Zeilen mit räumlichen Fragedaten:

___

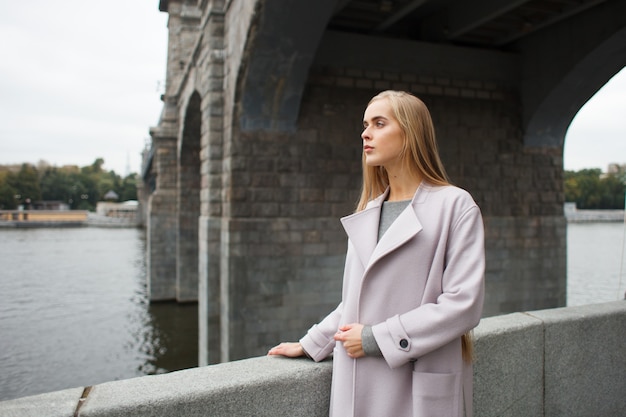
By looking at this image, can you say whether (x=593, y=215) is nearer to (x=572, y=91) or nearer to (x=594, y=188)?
(x=594, y=188)

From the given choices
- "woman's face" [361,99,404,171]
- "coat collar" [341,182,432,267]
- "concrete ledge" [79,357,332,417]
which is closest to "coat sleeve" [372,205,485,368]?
"coat collar" [341,182,432,267]

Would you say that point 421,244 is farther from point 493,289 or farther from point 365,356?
point 493,289

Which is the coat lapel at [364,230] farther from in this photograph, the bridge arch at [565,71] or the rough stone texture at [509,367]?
the bridge arch at [565,71]

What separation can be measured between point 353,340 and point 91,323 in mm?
12874

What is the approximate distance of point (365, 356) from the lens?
1635 mm

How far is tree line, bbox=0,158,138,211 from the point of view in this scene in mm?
78625

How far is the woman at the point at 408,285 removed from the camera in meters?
1.53

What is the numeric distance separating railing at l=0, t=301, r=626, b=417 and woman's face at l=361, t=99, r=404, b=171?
2.62 ft

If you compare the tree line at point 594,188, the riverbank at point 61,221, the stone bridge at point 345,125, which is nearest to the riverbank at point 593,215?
the tree line at point 594,188

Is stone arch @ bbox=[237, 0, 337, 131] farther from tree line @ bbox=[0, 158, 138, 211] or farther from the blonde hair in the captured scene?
tree line @ bbox=[0, 158, 138, 211]

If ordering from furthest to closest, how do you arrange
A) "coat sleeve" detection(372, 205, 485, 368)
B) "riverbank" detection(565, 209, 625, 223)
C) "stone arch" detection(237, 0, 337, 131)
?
"riverbank" detection(565, 209, 625, 223) → "stone arch" detection(237, 0, 337, 131) → "coat sleeve" detection(372, 205, 485, 368)

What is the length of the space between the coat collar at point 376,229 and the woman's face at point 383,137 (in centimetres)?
13

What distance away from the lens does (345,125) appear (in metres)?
8.99

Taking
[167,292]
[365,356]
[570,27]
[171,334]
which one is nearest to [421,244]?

___

Aufgabenstellung: Tausche in allen Datensätzen „lens“ gegen „camera“ aus und gib die Zeilen sonst unverändert wieder. Lass die Bilder in der Antwort weg.

Gelöste Aufgabe:
By looking at this image, can you say whether (x=593, y=215) is nearer to (x=572, y=91) or nearer to (x=594, y=188)?
(x=594, y=188)

From the given choices
- "woman's face" [361,99,404,171]
- "coat collar" [341,182,432,267]
- "concrete ledge" [79,357,332,417]
which is closest to "coat sleeve" [372,205,485,368]?
"coat collar" [341,182,432,267]

Would you say that point 421,244 is farther from point 493,289 or farther from point 365,356?
point 493,289

Which is the coat lapel at [364,230] farther from in this photograph, the bridge arch at [565,71] or the rough stone texture at [509,367]?
the bridge arch at [565,71]

What separation can be measured between point 353,340 and point 91,323 in mm?
12874

What is the approximate distance of point (365, 356) from the camera?
1635 mm

How far is tree line, bbox=0,158,138,211 from the point of view in this scene in mm?
78625

How far is the woman at the point at 408,285 removed from the camera in meters?
1.53

What is the numeric distance separating railing at l=0, t=301, r=626, b=417 and woman's face at l=361, t=99, r=404, b=171?
2.62 ft

If you compare the tree line at point 594,188, the riverbank at point 61,221, the stone bridge at point 345,125, which is nearest to the riverbank at point 593,215?
the tree line at point 594,188

Is stone arch @ bbox=[237, 0, 337, 131] farther from tree line @ bbox=[0, 158, 138, 211] or farther from the blonde hair in the captured scene?
tree line @ bbox=[0, 158, 138, 211]

If ordering from furthest to closest, how do you arrange
A) "coat sleeve" detection(372, 205, 485, 368)
B) "riverbank" detection(565, 209, 625, 223)
C) "stone arch" detection(237, 0, 337, 131)
?
"riverbank" detection(565, 209, 625, 223) → "stone arch" detection(237, 0, 337, 131) → "coat sleeve" detection(372, 205, 485, 368)

What is the length of the space between the coat collar at point 376,229 and the woman's face at point 383,137 (in centimetres)?
13

What distance away from the camera does (345,125) appear (in metres)?
8.99

Taking
[167,292]
[365,356]
[570,27]
[171,334]
which one is nearest to [421,244]?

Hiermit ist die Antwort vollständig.